Sunday, March 13, 2011

The Playground in Nitzan

Sunday Morning.

I just got a phone call from "Yedidya, m'hamishtara". Recognized the voice immediately as belonging to the police, but didn't know which one it was. Not that I cared.
"So, what's new", he asks. "Did you see him, did anyone else see him?"
In my disgusted shock, I could manage no more than a mumbled "no".
"Ok" he continues, with just the perfect blend of false concern and cheeriness, "well, let us know if you do.
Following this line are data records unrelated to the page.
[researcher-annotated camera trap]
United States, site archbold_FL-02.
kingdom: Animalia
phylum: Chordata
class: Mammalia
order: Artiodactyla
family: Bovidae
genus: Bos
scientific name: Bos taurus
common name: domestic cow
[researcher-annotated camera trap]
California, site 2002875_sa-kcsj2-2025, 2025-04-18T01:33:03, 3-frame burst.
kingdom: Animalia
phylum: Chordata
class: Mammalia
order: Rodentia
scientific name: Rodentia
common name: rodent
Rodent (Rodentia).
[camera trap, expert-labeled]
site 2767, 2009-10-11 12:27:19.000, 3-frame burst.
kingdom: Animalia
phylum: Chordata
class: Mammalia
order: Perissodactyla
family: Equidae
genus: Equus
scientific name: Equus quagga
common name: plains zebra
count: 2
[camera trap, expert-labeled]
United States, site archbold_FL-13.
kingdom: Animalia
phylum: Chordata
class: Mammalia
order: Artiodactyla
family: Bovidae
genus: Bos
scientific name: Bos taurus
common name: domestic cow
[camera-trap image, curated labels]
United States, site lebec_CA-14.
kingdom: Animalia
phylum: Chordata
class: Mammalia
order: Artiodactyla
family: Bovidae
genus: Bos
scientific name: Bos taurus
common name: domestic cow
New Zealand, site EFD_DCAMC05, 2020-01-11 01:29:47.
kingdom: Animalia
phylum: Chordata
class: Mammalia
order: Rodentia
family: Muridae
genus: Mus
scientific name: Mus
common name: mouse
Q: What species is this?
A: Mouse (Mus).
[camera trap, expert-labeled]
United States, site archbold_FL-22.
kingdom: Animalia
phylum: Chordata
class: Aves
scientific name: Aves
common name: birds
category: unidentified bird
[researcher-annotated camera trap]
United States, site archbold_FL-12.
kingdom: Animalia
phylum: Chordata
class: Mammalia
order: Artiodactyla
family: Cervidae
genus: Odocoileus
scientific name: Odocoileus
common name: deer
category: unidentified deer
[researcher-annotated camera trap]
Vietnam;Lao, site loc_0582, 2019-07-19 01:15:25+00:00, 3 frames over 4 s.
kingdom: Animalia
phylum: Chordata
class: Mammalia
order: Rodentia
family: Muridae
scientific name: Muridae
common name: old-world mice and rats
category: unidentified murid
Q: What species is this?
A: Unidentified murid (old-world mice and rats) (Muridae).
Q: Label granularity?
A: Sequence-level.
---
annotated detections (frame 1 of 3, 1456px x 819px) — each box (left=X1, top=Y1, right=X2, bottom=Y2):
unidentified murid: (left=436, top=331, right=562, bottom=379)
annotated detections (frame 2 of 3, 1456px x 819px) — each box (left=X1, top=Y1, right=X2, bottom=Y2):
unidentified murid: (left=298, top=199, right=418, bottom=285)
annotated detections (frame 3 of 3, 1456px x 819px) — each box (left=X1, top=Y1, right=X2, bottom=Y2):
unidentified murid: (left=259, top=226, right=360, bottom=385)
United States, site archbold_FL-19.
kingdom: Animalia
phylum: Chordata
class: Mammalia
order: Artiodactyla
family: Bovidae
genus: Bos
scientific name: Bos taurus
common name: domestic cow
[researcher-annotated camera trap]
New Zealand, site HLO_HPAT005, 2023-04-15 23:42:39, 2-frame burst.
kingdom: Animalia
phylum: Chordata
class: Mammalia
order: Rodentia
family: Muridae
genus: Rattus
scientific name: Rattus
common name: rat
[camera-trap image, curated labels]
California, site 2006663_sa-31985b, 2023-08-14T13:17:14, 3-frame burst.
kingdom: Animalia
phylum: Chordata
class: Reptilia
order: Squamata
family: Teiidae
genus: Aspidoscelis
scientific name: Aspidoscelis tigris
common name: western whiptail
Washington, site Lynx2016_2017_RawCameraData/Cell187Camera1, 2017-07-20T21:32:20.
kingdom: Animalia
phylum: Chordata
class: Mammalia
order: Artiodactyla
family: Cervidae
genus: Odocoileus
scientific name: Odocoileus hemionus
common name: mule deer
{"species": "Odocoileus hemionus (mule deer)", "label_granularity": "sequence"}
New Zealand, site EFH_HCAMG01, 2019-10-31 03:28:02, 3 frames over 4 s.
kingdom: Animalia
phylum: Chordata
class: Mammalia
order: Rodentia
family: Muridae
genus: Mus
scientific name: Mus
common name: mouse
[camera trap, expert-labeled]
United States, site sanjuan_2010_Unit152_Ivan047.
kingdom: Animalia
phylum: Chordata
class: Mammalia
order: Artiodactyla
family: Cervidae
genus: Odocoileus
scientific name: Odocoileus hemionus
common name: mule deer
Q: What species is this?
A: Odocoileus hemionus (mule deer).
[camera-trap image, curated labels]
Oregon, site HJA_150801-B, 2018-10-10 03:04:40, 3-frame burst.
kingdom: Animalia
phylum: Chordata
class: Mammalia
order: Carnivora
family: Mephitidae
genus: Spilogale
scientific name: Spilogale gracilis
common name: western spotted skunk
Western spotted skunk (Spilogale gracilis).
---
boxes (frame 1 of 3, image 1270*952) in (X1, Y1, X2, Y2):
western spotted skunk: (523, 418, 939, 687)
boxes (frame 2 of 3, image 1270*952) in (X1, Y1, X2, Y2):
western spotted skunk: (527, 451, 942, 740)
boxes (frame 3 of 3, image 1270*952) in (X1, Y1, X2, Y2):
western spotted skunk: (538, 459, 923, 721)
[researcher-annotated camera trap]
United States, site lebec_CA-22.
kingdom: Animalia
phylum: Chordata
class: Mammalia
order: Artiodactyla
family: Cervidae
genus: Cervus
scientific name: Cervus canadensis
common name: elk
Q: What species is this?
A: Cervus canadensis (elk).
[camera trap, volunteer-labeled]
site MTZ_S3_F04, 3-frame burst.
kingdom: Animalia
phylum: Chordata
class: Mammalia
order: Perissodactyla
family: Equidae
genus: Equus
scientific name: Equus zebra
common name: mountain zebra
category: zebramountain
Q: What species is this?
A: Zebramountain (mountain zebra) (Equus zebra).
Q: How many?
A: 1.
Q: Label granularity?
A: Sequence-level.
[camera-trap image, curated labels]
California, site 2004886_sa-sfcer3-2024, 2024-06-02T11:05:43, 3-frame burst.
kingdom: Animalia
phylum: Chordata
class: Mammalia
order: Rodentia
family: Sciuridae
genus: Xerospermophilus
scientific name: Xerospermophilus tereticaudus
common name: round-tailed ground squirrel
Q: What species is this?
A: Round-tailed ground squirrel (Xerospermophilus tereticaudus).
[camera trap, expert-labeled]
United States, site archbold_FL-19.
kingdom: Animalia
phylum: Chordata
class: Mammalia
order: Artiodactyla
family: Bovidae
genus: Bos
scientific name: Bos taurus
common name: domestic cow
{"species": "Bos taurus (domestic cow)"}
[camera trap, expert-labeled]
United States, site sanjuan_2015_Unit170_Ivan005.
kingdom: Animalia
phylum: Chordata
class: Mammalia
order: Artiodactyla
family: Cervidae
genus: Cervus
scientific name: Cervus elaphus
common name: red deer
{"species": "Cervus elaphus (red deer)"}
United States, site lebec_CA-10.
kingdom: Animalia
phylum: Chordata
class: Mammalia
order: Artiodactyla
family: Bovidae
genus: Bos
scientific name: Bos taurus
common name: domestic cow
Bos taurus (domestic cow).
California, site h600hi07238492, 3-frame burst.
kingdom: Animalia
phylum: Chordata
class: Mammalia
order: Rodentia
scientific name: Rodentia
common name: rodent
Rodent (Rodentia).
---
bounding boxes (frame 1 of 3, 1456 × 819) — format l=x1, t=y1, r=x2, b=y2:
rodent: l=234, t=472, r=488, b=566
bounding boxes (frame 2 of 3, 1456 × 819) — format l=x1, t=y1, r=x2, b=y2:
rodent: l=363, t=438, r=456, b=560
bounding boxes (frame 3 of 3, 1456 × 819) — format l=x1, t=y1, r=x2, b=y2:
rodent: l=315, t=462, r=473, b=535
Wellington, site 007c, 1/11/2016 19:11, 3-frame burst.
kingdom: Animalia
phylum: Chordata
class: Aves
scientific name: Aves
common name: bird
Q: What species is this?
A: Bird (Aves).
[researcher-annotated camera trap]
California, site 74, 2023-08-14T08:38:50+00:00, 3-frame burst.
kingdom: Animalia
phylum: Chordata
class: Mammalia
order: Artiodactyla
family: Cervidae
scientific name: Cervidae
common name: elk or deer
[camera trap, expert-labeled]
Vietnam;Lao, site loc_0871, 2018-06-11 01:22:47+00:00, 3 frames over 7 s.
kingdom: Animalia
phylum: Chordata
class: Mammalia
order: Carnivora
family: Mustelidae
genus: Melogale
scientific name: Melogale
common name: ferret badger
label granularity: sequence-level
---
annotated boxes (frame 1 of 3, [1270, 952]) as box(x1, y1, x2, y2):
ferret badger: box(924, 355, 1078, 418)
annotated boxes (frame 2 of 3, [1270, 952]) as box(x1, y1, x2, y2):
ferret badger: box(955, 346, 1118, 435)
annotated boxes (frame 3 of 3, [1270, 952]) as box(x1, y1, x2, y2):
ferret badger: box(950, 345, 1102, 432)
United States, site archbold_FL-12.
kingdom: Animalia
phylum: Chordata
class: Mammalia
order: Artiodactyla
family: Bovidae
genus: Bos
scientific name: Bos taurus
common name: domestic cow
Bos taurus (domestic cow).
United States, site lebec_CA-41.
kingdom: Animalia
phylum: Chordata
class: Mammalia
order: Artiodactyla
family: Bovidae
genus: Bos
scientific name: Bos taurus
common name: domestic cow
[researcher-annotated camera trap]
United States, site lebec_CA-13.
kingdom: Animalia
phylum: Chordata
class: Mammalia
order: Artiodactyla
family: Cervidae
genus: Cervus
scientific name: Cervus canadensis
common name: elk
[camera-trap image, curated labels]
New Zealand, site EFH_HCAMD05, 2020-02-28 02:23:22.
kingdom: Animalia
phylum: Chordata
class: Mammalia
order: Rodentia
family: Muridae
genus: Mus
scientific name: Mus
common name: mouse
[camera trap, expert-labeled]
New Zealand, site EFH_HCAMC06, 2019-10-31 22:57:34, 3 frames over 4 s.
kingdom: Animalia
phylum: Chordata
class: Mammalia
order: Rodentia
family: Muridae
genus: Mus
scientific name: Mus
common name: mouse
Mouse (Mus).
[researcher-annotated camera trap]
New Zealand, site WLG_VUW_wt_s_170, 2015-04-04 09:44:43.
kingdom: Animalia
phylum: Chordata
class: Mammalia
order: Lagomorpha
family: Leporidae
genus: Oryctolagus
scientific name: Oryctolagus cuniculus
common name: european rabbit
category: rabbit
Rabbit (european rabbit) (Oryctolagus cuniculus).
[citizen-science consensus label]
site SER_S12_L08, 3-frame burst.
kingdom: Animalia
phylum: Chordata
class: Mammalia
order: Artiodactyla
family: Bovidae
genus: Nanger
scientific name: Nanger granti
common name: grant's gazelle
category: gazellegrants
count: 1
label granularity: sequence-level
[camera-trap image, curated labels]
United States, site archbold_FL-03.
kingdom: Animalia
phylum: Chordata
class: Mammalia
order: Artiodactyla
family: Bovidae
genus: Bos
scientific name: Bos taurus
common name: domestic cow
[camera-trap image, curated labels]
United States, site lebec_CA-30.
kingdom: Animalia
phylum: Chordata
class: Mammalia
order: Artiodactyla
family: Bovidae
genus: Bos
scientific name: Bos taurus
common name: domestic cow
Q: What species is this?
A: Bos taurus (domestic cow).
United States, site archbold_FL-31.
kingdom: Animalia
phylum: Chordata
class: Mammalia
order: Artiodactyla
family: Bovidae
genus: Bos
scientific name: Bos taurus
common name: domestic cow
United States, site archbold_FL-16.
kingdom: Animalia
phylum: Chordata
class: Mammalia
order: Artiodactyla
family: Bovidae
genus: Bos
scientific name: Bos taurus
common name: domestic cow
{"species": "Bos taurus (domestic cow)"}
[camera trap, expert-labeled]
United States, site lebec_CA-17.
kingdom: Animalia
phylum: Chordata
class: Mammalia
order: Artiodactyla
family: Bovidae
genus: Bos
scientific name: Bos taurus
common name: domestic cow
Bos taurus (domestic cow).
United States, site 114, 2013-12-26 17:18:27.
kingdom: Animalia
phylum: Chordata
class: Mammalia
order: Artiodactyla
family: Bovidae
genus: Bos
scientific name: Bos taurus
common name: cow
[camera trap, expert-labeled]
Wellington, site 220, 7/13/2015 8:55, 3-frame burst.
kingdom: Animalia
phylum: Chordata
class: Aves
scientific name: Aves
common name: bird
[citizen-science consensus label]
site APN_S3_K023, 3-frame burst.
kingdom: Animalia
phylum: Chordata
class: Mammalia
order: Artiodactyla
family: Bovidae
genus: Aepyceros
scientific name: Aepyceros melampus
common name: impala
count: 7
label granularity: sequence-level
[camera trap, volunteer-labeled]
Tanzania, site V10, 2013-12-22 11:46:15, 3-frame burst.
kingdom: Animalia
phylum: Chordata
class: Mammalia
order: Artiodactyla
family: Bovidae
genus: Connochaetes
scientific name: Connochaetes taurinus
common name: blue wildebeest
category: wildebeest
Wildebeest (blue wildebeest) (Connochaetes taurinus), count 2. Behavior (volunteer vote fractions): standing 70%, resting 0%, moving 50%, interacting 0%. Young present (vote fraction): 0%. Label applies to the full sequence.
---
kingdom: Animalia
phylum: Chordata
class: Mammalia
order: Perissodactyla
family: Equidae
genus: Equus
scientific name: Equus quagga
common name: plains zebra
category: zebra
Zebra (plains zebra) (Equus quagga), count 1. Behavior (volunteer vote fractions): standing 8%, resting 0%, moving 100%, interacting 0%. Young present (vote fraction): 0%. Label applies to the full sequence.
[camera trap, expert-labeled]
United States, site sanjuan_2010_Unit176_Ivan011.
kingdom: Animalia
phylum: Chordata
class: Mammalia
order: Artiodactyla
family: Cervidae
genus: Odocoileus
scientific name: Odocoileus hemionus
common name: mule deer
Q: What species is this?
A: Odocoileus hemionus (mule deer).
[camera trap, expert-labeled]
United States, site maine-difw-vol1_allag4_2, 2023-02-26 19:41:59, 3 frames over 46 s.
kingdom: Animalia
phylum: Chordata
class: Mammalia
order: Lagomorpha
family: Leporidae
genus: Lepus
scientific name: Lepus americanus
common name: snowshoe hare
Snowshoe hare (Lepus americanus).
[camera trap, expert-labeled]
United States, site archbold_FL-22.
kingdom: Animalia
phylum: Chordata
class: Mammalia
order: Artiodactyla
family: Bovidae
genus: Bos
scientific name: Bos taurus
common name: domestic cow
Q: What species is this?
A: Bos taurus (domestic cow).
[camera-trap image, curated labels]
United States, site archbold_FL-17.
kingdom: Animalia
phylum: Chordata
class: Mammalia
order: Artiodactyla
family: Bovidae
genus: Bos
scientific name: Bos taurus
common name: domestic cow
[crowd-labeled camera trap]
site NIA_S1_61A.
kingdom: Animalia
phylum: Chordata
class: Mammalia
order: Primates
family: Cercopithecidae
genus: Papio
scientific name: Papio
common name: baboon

And we'll update you if anything changes on our part."

All the bitterness, rage, weariness and hurt that I thought gone, came back.
Full force.
Chest and stomach pains.

I recall my post from a few days ago, my conclusion/realization that Hashem does everything He does to me out of extreme love, but it still hurts. I try to concentrate on the Purim candies in my hand, "תן חיוך הבל לטובה" is boldy splashed all over the wrapper. It helps, it helps, but not enough.

I go to Nitzan's playground to Daven.

The play structure has been transplanted from Nevei Dekalim. Only some of the bullet holes have been filled.

I sit on a low bench. A young couple with their two children arrive. Typical merriment ensues.

I think hard.

They moved on. They were hit MUCH harder than I was and by A LOT more people than I was and they still come to the park and play.

I consider requesting a hug from the young mother.

I start wandering, lost in my thoughts. I stumble in a small sand ditch. The sudden loss of balance shocks me, causing me to feel much more angst than necessary. An impish grin appears on my face when I realize I was being silly for feeling so nervous from the small, completely insignificant, fall.

Aha. Life is full of sand ditches. Don't overreact, chava'le.
G-d is g-u-i-d-i-n-g you.

1 comment:

the sabra said...

B"H for this piece. I am always so grateful when my writing allows me the expression I need.